EXCERPTED DATA
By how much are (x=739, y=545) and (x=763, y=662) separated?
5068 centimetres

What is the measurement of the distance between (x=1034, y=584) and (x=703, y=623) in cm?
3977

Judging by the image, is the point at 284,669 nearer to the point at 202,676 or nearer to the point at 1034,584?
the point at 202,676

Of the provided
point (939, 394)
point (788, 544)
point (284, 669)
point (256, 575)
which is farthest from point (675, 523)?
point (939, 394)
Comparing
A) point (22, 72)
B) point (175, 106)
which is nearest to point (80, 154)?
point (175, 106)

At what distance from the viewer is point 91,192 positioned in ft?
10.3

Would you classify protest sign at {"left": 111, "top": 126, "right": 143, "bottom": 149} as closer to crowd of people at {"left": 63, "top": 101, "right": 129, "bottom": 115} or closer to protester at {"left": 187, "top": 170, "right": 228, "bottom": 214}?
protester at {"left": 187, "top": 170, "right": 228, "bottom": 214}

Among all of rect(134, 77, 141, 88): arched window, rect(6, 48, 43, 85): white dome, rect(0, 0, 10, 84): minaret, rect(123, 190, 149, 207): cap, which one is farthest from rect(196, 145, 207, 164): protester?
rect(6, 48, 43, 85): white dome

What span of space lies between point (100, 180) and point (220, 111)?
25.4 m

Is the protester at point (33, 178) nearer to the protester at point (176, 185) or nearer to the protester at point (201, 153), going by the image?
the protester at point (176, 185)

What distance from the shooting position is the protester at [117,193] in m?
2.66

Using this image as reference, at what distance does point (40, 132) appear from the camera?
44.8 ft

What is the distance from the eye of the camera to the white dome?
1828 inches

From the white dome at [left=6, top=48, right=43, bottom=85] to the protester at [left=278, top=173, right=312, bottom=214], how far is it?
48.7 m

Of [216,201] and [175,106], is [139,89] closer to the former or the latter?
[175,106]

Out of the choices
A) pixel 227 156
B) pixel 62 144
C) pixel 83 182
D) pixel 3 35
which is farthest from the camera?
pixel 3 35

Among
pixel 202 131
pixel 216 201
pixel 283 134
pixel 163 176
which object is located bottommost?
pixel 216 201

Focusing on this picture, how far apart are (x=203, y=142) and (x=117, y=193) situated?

THE PROBLEM
Begin at the row that contains "What is the distance" and stop after the last row. Rewrite those rows in full, adding 80 to every number in the answers, both the distances and the coordinates.

RESPONSE TO THIS EXERCISE
What is the distance from the eye of the camera to the white dome?
1908 inches

From the white dome at [left=6, top=48, right=43, bottom=85] to the protester at [left=278, top=173, right=312, bottom=214], how far is it?
128.7 m

Of [216,201] and [175,106], is [139,89] closer to the former or the latter?
[255,186]

Out of the choices
A) pixel 227 156
B) pixel 62 144
C) pixel 83 182
D) pixel 3 35
which is farthest from the camera?
pixel 83 115

Among
pixel 202 131
pixel 216 201
pixel 283 134
pixel 163 176
which object is located bottommost?
pixel 296 281

Focusing on this picture, how far apart are (x=203, y=142) and (x=117, y=193) situated?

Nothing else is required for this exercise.